Wednesday, July 11, 2007

Lesson Learned - Stopping Exchange services

I inadvertently corrupted a couple of mailbox stores (like anyone actually causes corruption intentionally) because of a lack of understanding. I hope this story will save someone else some pain.

The story started when an Exchange server's CPU was running at 100% for a long time, causing my monitor to alert us. After some intial troubleshooting, it was decided to restart the Exchange services. The restart process failed, the CPU continued to run at 100%.

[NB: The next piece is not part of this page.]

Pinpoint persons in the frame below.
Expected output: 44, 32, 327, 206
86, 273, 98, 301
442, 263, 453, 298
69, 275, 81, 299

We waited an hour, and the status had not changed. Figuring a reboot would resolve any ailments, we did just that. The server took a long time, but finally rebooted after 15 minutes. When the server restarted, some of the mailbox stores did not mount. After spending some time to try to fix things, we put in a call to Microsoft PSS.

The bad news

We discovered that our actions corrupted several mailbox stores (this was on an Enterprise Edition server). In talking to Microsoft, we discovered that a shutdown or restart of the Operating System does not necessarily wait for all services to stop. The Information Store service apparently did not stop completely and after a timed delay, Windows shut itself down. We were told that the corruption happened because the store was actively being written to when the service stopped.

Lesson learned

With a new understanding of the Information Store service, whenever maintenance is performed on our Exchange servers, we always dismount all of the mailbox stores first. This assures that all "in flight" transactions are complete before the service is stopped.

4 comments:

Andy Grogan said...

The problem is, how do you know when the store is being written to? or not, I have seen a similar problem before CPU 100 % nothing much responding in terms of Exchange so you naturally try to stop the service. Then you get the dreaded "The Microsoft Information Store Service did not respond to the stop request in a timely fashion" and hang on stopping. This then raises - how long do you wait - and hour, two hours - a day?
I have in the past opened up Task Manager and added in the IO, and Bytes counters to see if the store process is writing, but its not fool proof. Personally I would love Microsoft to put some options into ending processes like there are in Unix where you have multiple levels to killing a process - sorry for the ramble - I just don't think there was much you could have done your were in a hole that most of us Exchange folks face at somepoint - do I pull the plug or don't I?

Dean T. Uemura said...

Those are exactly the same questions and issues that haunted me. That's why I've adopted this new strategy which seems to work. Dismount the stores first - don't try to do anything with the services. In fact, don't do anything with the services until the stores dismount.

In an emergency, I'd pull the plug on new messages and cause bounces rather than risk corruption. That will allow the stores to eventually catch up and quiet down. Then dismount the stores, then finally stop the services.

Wasim said...

Hello,
I am user of msexchange.org and got your blog from one of your post.
In this case, when we dismount stores, all the transcations that are taking place are written to database? and store will not dismount untill this is done?

Regards,
Wasim.

Dean T. Uemura said...

Wasim,

Sorry about the tardiness of the response. As you can tell by the infrequency of my posts, I don't spend a lot of time at my blogsite.

In response to your question, when you dismount a store it does complete all the transactions in progress. That's why you'll notice that sometimes it dismounts quickly and sometimes it can take a while.